Mountaineers coach Eilert facing challenging situation
BlueGoldNews.com
MORGANTOWN, W.Va. — Certainly, if Bob Huggins were coaching West Virginia’s basketball team right now, the situation it finds itself in would be most perplexing and challenging, playing with such a short roster.
For that matter, it would be no different if Jim Boeheim were coaching the Mountaineers; if Dean Smith were; if Bob Knight were; if Mike Krzyzewski were.
They all have coached a lot of games, but not with a roster of so few scholarship players, caught up in an eligibility squabble with the NCAA to get RaeQuan Battle onto the court; still waiting four games for starting point guard Kerr Kriisa to get through his nine-game suspension and with Akok Akok still undergoing tests after collapsing on the floor during the exhibition game against George Mason.
Josh Eilert has five games of head coaching experience, winning two and losing three under those circumstances, and is without a history of problem-solving in far simpler situations than he faces now.
It seems to be coming at him and his players from all angles, much as SMU did with its full roster of athletic players going in and out while his group tried to gut it out to no avail.
In the end they may be better for it, even if their record won’t be, and that’s troubling.
“We certainly want to learn by winning. You don’t want to learn by losing, but you have to figure how to learn regardless,” Eilert said on Friday as his team returned to the court to get ready for Sunday’s 5 p.m. Coliseum visit from Bellarmine.
The mental challenges of being so shorthanded are many, coming from not having the team you expected to have and having no way to remedy it.

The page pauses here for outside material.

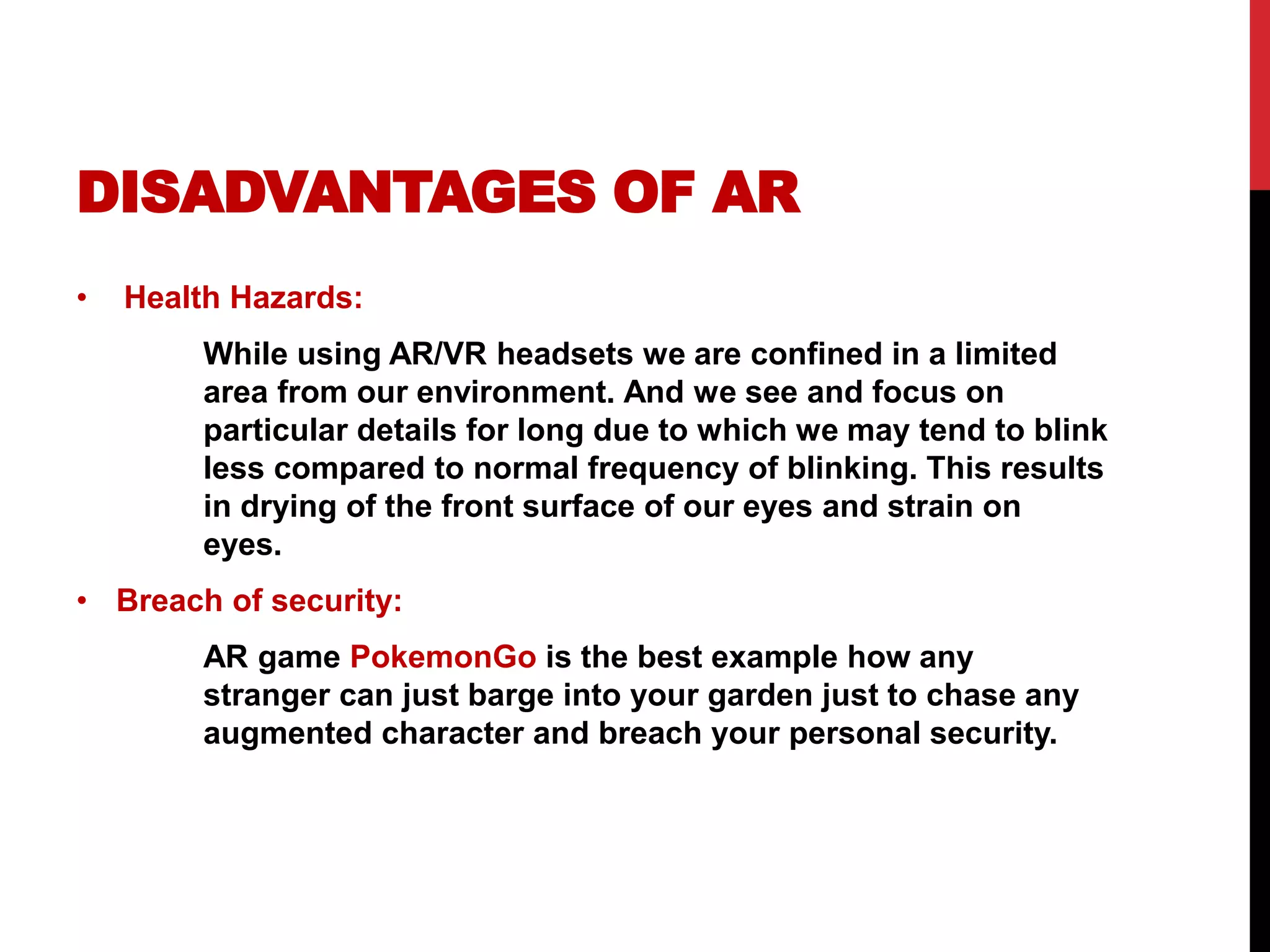 DISADVANTAGES OF AR

• Health Hazards:

While using AR/VR headsets we are confined in a limited area from our environment. And we see and focus on particular details for long due to which we may tend to blink less compared to normal frequency of blinking. This results in drying of the front surface of our eyes and strain on eyes.

• Breach of security:

AR game PokemonGo is the best example how any stranger can just barge into your garden just to chase any augmented character and breach your personal security.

They just have to learn from playing the game and how to approach it.
“Discipline down the stretch, whether it be turning the ball over when trying to get it into the post on a post-entry pass or the discipline in terms of getting that rebound where you need one stop and a rebound with a chance to win the game with 10 seconds left,” Eilert said, thinking back to Virginia loss in the second game of the Fort Myers Tip-Off.
The Mountaineers lost that game, 56-54, when they gave up two offensive rebounds in the closing seconds.
Bellarmine enters Sunday’s game with a 2-4 record.